WHAT YOU HAVE TO DO:
Pictures should be excluded; otherwise, copy every entry exactly.

ENTRIES SUPPLIED:
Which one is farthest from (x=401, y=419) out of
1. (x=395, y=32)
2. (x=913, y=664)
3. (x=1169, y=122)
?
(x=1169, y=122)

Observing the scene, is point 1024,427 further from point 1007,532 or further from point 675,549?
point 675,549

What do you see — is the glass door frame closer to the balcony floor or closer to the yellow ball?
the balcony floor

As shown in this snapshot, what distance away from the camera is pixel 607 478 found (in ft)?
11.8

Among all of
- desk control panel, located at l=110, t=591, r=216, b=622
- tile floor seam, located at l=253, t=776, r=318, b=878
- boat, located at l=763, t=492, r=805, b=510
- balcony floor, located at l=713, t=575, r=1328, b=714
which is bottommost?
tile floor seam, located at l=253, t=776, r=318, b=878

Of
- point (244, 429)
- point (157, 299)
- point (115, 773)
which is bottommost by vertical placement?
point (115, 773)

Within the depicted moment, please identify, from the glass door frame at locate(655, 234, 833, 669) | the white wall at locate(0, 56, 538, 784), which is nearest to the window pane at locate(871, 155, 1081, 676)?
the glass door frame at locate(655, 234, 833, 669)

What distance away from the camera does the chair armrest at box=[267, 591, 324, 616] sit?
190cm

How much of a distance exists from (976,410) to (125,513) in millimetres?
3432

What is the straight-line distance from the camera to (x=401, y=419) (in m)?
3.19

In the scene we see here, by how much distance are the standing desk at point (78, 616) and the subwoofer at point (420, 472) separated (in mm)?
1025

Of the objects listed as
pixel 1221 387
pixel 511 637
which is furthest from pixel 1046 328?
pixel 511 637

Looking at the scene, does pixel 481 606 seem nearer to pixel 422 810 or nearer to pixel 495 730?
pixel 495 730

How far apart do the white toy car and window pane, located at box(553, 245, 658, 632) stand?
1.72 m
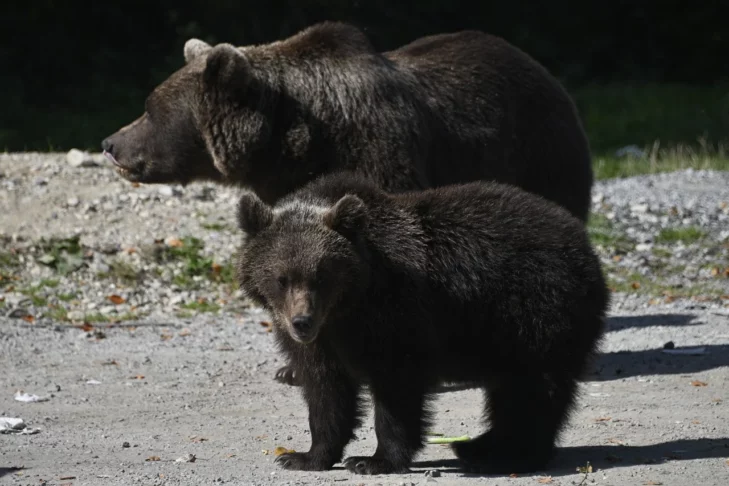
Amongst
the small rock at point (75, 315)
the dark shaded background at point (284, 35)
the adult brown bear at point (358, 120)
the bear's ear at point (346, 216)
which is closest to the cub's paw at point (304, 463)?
the bear's ear at point (346, 216)

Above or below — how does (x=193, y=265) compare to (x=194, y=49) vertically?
below

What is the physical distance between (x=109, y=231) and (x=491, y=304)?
6.73 m

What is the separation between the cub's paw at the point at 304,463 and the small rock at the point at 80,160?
26.6 feet

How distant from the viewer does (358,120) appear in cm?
834

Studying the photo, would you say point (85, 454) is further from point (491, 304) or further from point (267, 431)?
point (491, 304)

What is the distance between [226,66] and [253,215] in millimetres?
2734

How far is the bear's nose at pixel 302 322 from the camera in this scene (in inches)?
221

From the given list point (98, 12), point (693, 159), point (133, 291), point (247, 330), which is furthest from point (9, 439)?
point (98, 12)

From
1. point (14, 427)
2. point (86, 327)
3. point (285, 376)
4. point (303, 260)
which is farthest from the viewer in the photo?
point (86, 327)

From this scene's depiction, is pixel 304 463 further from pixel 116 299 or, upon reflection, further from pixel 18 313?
pixel 116 299

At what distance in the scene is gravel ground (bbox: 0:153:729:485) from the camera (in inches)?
248

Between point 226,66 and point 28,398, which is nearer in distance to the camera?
point 28,398

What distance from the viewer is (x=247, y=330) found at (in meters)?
10.2

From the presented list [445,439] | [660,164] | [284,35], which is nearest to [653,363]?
[445,439]
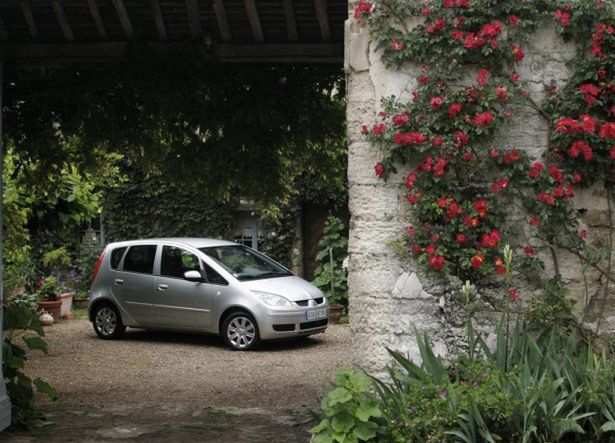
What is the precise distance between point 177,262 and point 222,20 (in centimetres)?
544

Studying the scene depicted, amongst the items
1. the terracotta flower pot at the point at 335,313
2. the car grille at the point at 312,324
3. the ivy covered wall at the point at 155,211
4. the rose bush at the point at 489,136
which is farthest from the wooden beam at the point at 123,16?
the ivy covered wall at the point at 155,211

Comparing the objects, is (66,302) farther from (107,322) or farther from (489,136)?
(489,136)

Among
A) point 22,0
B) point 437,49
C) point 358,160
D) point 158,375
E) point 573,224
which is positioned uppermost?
point 22,0

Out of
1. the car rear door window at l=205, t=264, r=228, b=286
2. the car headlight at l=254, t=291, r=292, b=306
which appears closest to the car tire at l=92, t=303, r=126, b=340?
the car rear door window at l=205, t=264, r=228, b=286

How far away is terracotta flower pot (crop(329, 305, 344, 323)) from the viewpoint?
13117 millimetres

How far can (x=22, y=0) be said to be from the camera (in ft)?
17.2

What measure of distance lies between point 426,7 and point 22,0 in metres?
2.61

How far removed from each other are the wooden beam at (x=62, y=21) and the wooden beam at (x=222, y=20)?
1.18 metres

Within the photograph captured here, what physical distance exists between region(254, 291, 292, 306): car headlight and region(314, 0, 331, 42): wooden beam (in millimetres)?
4618

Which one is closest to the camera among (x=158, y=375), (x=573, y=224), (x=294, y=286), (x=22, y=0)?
(x=573, y=224)

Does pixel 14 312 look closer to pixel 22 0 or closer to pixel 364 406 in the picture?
pixel 22 0

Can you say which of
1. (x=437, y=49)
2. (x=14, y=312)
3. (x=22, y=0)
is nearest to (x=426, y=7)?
(x=437, y=49)

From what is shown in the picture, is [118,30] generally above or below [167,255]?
above

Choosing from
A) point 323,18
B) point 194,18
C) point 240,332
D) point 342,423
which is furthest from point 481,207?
point 240,332
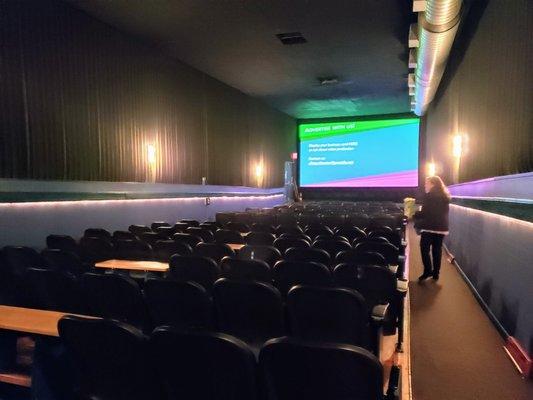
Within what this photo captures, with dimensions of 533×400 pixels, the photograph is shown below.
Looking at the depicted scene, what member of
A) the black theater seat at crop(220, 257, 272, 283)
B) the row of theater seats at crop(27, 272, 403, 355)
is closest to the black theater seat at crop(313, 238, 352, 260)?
the black theater seat at crop(220, 257, 272, 283)

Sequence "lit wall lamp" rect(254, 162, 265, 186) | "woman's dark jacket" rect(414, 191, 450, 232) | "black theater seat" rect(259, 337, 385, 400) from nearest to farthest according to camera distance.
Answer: "black theater seat" rect(259, 337, 385, 400), "woman's dark jacket" rect(414, 191, 450, 232), "lit wall lamp" rect(254, 162, 265, 186)

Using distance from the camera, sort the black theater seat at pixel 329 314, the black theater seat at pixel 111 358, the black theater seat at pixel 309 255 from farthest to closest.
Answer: the black theater seat at pixel 309 255
the black theater seat at pixel 329 314
the black theater seat at pixel 111 358

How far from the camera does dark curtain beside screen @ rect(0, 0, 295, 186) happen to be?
6.04 meters

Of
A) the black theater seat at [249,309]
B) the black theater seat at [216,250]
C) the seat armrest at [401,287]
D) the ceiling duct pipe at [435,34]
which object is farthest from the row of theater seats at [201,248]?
the ceiling duct pipe at [435,34]

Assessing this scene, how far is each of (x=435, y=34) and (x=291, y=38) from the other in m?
3.35

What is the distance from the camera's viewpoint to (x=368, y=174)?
17.7m

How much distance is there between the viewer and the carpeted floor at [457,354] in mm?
2840

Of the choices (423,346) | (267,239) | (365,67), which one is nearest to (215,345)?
(423,346)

OUTPUT BELOW:
Which one is farthest from (x=401, y=419) out of
1. (x=395, y=32)
2. (x=913, y=664)
3. (x=1169, y=122)
?
(x=1169, y=122)

Observing the scene, is point 1024,427 further from point 1007,532 or further from point 675,549?
point 675,549

What do you see — is the glass door frame closer to the balcony floor or closer to the yellow ball?
the balcony floor

As shown in this snapshot, what distance away from the camera is pixel 607 478 found (in ft)?
11.8

Among all of
- desk control panel, located at l=110, t=591, r=216, b=622
- tile floor seam, located at l=253, t=776, r=318, b=878
- boat, located at l=763, t=492, r=805, b=510
- balcony floor, located at l=713, t=575, r=1328, b=714
which is bottommost?
tile floor seam, located at l=253, t=776, r=318, b=878

Of
- point (244, 429)
- point (157, 299)
- point (115, 773)
which is bottommost by vertical placement?
point (115, 773)

Within the depicted moment, please identify, from the glass door frame at locate(655, 234, 833, 669) | the white wall at locate(0, 56, 538, 784), which is nearest to the window pane at locate(871, 155, 1081, 676)?
the glass door frame at locate(655, 234, 833, 669)

What distance away from the camera does the chair armrest at box=[267, 591, 324, 616] sit?
190cm

How much of a distance exists from (976,410) to (125,513) in millimetres?
3432

What is the straight-line distance from the camera to (x=401, y=419) (in m)?
3.19

In the scene we see here, by how much distance are the standing desk at point (78, 616) and the subwoofer at point (420, 472) separated (in mm)?
1025

Of the objects listed as
pixel 1221 387
pixel 511 637
which is furthest from pixel 1046 328?
pixel 511 637

Looking at the scene, does pixel 481 606 seem nearer to pixel 422 810 or nearer to pixel 495 730?
pixel 495 730

How far apart do the white toy car and window pane, located at box(553, 245, 658, 632) stand?
1.72 m
Amongst
the small rock at point (75, 315)
the dark shaded background at point (284, 35)
the adult brown bear at point (358, 120)
the bear's ear at point (346, 216)
which is closest to the cub's paw at point (304, 463)?
the bear's ear at point (346, 216)

Above or below — how does (x=193, y=265) compare to (x=194, y=49) vertically?
below

What is the physical distance between (x=109, y=231) and (x=491, y=304)?
6.73 m

What is the separation between the cub's paw at the point at 304,463 and the small rock at the point at 80,160?
26.6 feet

How distant from the viewer does (358,120) appear in cm?
834

Studying the photo, would you say point (85, 454) is further from point (491, 304) or further from point (267, 431)?
point (491, 304)

What is the distance between [226,66] and [253,215] in millimetres?
2734

How far is the bear's nose at pixel 302 322 from the camera in this scene (in inches)?
221

From the given list point (98, 12), point (693, 159), point (133, 291), point (247, 330), which is furthest from point (9, 439)?
point (98, 12)

From
1. point (14, 427)
2. point (86, 327)
3. point (285, 376)
4. point (303, 260)
which is farthest from the viewer in the photo?
point (86, 327)

From this scene's depiction, is pixel 304 463 further from pixel 116 299 or, upon reflection, further from pixel 18 313?
pixel 116 299

At what distance in the scene is gravel ground (bbox: 0:153:729:485) from the camera (in inches)?
248

Between point 226,66 and point 28,398, which is nearer in distance to the camera?
point 28,398

What distance from the viewer is (x=247, y=330) found at (in meters)?
10.2

From the presented list [445,439] | [660,164] | [284,35], which is nearest to [653,363]?
[445,439]
What is the precise distance between point 177,262 and point 222,20 (in centimetres)?
544

Studying the scene depicted, amongst the items
1. the terracotta flower pot at the point at 335,313
2. the car grille at the point at 312,324
3. the ivy covered wall at the point at 155,211
4. the rose bush at the point at 489,136
which is farthest from the wooden beam at the point at 123,16?
the ivy covered wall at the point at 155,211

Comparing the objects, is (66,302) farther from (107,322) or farther from (489,136)?
(489,136)

Among
A) point 22,0
B) point 437,49
C) point 358,160
D) point 158,375
E) point 573,224
which is positioned uppermost?
point 22,0

Out of
1. the car rear door window at l=205, t=264, r=228, b=286
2. the car headlight at l=254, t=291, r=292, b=306
which appears closest to the car tire at l=92, t=303, r=126, b=340?
the car rear door window at l=205, t=264, r=228, b=286

How far away is terracotta flower pot (crop(329, 305, 344, 323)) from the viewpoint?
13117 millimetres

How far can (x=22, y=0) be said to be from the camera (in ft)?
17.2

What measure of distance lies between point 426,7 and point 22,0 in metres?
2.61

How far removed from each other are the wooden beam at (x=62, y=21) and the wooden beam at (x=222, y=20)?
1.18 metres

Within the photograph captured here, what physical distance exists between region(254, 291, 292, 306): car headlight and region(314, 0, 331, 42): wooden beam (in millimetres)?
4618

Which one is closest to the camera among (x=158, y=375), (x=573, y=224), (x=294, y=286), (x=22, y=0)?
(x=573, y=224)

Does pixel 14 312 look closer to pixel 22 0 or closer to pixel 364 406 in the picture?
pixel 22 0

Can you say which of
1. (x=437, y=49)
2. (x=14, y=312)
3. (x=22, y=0)
is nearest to (x=426, y=7)?
(x=437, y=49)

From what is shown in the picture, is [118,30] generally above or below [167,255]?
above

Choosing from
A) point 323,18
B) point 194,18
C) point 240,332
D) point 342,423
which is furthest from point 481,207?
point 240,332
Within what this photo captures, with dimensions of 533×400 pixels, the photograph is shown below.
Looking at the depicted scene, what member of
A) the black theater seat at crop(220, 257, 272, 283)
B) the row of theater seats at crop(27, 272, 403, 355)
is closest to the black theater seat at crop(313, 238, 352, 260)?
the black theater seat at crop(220, 257, 272, 283)

Sequence "lit wall lamp" rect(254, 162, 265, 186) | "woman's dark jacket" rect(414, 191, 450, 232) | "black theater seat" rect(259, 337, 385, 400) from nearest to farthest according to camera distance.
Answer: "black theater seat" rect(259, 337, 385, 400), "woman's dark jacket" rect(414, 191, 450, 232), "lit wall lamp" rect(254, 162, 265, 186)

Using distance from the camera, sort the black theater seat at pixel 329 314, the black theater seat at pixel 111 358, the black theater seat at pixel 309 255 from farthest to closest.
Answer: the black theater seat at pixel 309 255
the black theater seat at pixel 329 314
the black theater seat at pixel 111 358

How far from the camera does dark curtain beside screen @ rect(0, 0, 295, 186) happen to be?
6.04 meters

Of
A) the black theater seat at [249,309]
B) the black theater seat at [216,250]
C) the seat armrest at [401,287]
D) the ceiling duct pipe at [435,34]
which object is farthest from the row of theater seats at [201,248]?
the ceiling duct pipe at [435,34]

Assessing this scene, how far is each of (x=435, y=34) and (x=291, y=38) from the other in m?
3.35

What is the distance from the camera's viewpoint to (x=368, y=174)?
17.7m

How much distance is there between the viewer and the carpeted floor at [457,354] in mm?
2840

Of the choices (423,346) | (267,239) | (365,67), which one is nearest to (215,345)?
(423,346)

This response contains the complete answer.